AUTORETRATO

VIII

Te quiero contar algo de los días en mi desierto personal, porque el desierto es un lugar físico y también una metáfora de la soledad. Joseph Conrad decía que nacemos como soñamos y dormimos: solos, absolutamente solos. Tal vez lo primero que debo agradecer es la presencia de las rosas. Nunca las había amado tanto como ahora. Vi en ellas el nacimiento de la belleza, la madurez y el silencio de la vejez a medida se deshojaban, como despojándose de pétalos pesados y a veces innecesarios.
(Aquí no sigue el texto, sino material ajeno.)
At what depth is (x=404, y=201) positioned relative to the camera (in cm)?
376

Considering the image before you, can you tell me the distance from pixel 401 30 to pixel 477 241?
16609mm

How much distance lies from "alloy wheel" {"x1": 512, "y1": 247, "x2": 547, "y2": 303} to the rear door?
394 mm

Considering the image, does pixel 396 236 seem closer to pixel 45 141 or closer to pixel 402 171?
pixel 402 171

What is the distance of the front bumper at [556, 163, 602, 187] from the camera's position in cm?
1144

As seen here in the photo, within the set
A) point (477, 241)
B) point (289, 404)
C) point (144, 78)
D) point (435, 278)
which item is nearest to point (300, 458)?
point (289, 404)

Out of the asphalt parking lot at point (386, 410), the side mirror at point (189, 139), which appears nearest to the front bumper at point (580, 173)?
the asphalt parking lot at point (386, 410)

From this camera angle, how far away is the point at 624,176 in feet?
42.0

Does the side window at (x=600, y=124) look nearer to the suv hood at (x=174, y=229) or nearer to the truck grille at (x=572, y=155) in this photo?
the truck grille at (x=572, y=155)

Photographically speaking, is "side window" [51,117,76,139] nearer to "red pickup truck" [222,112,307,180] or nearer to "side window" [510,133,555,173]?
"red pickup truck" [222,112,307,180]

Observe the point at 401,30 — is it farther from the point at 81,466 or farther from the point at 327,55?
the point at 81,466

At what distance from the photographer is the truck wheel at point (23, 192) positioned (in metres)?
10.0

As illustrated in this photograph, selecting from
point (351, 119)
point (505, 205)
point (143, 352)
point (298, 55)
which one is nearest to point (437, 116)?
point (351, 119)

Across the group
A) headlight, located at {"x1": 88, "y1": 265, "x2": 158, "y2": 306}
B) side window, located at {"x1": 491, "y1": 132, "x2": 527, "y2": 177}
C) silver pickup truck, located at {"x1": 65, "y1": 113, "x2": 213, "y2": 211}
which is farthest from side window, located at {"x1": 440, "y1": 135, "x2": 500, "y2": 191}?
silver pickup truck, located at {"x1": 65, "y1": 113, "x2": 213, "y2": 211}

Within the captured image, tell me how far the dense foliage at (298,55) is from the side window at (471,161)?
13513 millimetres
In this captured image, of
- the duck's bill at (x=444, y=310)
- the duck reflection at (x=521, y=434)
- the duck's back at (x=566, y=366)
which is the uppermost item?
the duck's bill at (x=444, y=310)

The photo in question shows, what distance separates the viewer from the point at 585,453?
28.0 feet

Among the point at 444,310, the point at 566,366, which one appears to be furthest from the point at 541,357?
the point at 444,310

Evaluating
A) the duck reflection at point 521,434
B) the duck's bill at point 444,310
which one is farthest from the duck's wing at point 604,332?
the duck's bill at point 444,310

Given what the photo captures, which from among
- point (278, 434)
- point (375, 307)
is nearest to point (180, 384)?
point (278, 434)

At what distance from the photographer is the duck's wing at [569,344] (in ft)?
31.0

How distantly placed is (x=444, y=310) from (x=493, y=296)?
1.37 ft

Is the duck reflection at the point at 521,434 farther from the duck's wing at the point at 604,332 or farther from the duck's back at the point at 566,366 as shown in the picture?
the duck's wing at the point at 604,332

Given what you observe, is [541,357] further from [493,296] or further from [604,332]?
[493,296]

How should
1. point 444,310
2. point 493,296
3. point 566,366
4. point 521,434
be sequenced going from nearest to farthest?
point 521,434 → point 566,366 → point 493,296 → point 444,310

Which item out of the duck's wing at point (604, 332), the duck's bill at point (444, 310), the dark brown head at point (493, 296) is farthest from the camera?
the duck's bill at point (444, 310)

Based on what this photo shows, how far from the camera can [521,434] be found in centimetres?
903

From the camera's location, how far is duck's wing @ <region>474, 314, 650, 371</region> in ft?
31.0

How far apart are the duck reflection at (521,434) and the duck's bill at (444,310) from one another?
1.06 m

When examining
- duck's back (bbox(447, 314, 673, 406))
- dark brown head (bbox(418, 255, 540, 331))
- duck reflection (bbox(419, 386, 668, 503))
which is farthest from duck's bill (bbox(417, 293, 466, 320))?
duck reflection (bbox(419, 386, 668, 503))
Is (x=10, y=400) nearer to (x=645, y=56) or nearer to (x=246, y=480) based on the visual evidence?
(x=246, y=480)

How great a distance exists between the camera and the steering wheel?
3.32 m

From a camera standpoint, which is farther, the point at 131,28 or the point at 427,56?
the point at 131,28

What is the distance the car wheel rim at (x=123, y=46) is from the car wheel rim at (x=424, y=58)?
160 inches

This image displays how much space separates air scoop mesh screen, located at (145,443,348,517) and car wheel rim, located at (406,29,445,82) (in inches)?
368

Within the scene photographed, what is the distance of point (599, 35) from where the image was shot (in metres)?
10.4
Las encontré hermosas en cada instante y cada día que sobrevivían era como una pequeña victoria contra el paso del tiempo. Voltaire, un escritor francés, reflexionaba que cuando él era joven esperaba que le trajeran rosas, y que finalmente en su madurez prefería cultivar su propio jardín. Eso me da pie al segundo agradecimiento: mi soledad, mi propia y deseada soledad. Nunca la había encontrado tan grata, como un bosque fresco de eucaliptos donde sientes los ríos subterráneos desembocando en tus venas y arterias, compartiéndote el aliento mismo del universo. Constantemente queremos ahogar nuestra soledad, envenenándola de tecnología, sofocándola de muchedumbre, agobiándola de tareas y de tiempos por cumplir. “Leave my loneliness untouch”, como escribía mi amado Allan Poe. Siento que en la soledad mi alma canta, y es un canto de ruiseñor. Aquí comienza mi tercer agradecimiento y el más profundo de todos: volver a escuchar la voz interior de mi alma, despoblada de otras voces. Siento nuevas palabras y pensamientos latiendo en mi corazón. Tantos años escuchando a otras personas van debilitando ese sonido original, ese llanto y esa urgencia con la que naces, hasta cansar la voz de tu alma y volverla un murmullo inaudible y casi muerto. Pero estos días he sentido, como no había sentido en muchos años, la voz de mi alma, así como cuando escuchas el oleaje y ni siquiera has llegado a ver el mar.